Frequently, these collaborations often lead to our students performing their research on the leading supercomputers in the world today.
- We collaborate with National Science Foundation supercomputing centers as well, primarily with the Texas Advanced Computing Center (TACC) and the San Diego Supercomputing Center (SDSC).
Faculty
Hank Childs, Assistant Professor
Selected Publications
Here are a few recent publications from the group:
- E. Wes Bethel, Hank Childs, and Charles Hansen, editors. High Performance Visualization-Enabling Extreme-Scale Scientific Insight. Chapman & Hall, CRC Computational Science. CRC Press/Francis-Taylor Group, Boca Raton, FL, USA, Nov. 2012. (Textbook)
- T. M. Ozgokmen, A. C. Poje, P. F. Fischer, H. Childs, H. Krishnan, C. Garth, A. C. Haza, and E. Ryan. On multi-scale dispersion under the influence of surface mixed layer instabilities. Ocean Modelling, 56:16-30, Oct. 2012
- K. P. Gaither, H. Childs, K. Schulz, C. Harrison, B. Barth, D. Donzis, and P. Yeung. Using Visualization and Data Analysis to Understand Critical Structures in Massive Time Varying Turbulent Flow Simulations. IEEE Computer Graphics and Applications, 32(4):34-45, July/Aug 2012
- P. Navratil, D. Fussell, C. Lin, and H. Childs. Dynamic Scheduling for Large-Scale Distributed-Memory Ray Tracing, Proceedings of EuroGraphics Symposium on Parallel Graphics and Visualization (EGPGV), pages 61-70, May 2012. Best paper winner.

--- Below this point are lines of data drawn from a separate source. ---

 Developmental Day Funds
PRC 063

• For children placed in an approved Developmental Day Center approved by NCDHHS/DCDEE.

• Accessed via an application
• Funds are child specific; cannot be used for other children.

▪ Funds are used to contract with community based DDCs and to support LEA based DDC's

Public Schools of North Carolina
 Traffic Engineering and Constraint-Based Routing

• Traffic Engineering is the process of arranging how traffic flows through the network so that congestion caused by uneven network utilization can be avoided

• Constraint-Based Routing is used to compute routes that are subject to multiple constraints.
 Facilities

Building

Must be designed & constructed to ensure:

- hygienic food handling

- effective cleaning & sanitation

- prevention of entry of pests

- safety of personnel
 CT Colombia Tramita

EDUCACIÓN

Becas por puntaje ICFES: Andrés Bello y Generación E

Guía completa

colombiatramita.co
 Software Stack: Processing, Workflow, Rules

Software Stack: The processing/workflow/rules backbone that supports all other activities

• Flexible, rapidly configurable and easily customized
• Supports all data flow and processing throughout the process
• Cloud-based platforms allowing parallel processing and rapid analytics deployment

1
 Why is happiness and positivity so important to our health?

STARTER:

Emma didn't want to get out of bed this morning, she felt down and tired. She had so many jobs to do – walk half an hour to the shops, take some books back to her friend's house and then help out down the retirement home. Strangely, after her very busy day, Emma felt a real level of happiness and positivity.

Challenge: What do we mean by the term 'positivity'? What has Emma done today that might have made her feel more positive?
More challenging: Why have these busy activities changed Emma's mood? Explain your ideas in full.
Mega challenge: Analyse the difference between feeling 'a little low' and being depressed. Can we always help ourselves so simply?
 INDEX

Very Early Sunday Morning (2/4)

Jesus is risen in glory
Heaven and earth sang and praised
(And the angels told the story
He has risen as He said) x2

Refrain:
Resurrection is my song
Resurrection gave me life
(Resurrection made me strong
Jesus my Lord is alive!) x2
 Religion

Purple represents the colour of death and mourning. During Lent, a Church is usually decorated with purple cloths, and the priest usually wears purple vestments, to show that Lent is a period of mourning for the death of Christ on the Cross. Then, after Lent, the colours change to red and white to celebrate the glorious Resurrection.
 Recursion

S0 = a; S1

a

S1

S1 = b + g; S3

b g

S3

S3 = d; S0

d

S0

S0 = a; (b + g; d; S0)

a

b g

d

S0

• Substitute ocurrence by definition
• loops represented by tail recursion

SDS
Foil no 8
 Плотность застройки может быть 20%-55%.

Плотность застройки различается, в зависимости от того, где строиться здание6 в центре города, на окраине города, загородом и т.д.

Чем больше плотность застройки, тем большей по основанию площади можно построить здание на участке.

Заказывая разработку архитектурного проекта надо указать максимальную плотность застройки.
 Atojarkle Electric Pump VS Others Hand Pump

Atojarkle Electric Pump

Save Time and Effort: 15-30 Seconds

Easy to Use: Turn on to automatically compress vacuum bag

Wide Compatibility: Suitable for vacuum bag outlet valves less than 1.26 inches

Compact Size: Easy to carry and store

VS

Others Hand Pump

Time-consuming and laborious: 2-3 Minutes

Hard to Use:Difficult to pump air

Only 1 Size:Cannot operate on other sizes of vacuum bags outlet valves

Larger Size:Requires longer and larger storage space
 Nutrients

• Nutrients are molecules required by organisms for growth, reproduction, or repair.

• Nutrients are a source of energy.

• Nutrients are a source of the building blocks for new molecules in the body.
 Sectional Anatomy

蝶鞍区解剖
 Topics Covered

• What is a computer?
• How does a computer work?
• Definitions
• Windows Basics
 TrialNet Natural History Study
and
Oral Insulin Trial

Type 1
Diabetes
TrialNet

- Mark Howison, E. Wes Bethel, Hank Childs. Hybrid Parallelism for Volume Rendering on Large, Multi- and Many-core Systems. IEEE Transactions on Visualization and Computer Graphics, 18(1):17-29, Jan. 2012
- David Camp, Christoph Garth, Hank Childs, David Pugmire, Kenneth Joy, "Streamline Integration using MPI-Hybrid Parallelism on Large Multi-Core Architecture" IEEE Transactions on Visualization and Computer Graphics, 17(11):1702-1713, Nov. 2011
- Hank Childs, David Pugmire, Sean Ahern, Brad Whitlock, Mark Howison, Prabhat, Gunther Weber, E. Wes Bethel. "Extreme Scaling of Production Visualization Software on Diverse Architectures." IEEE Computer Graphics and Applications, 30(3):22-31, May/June 2010.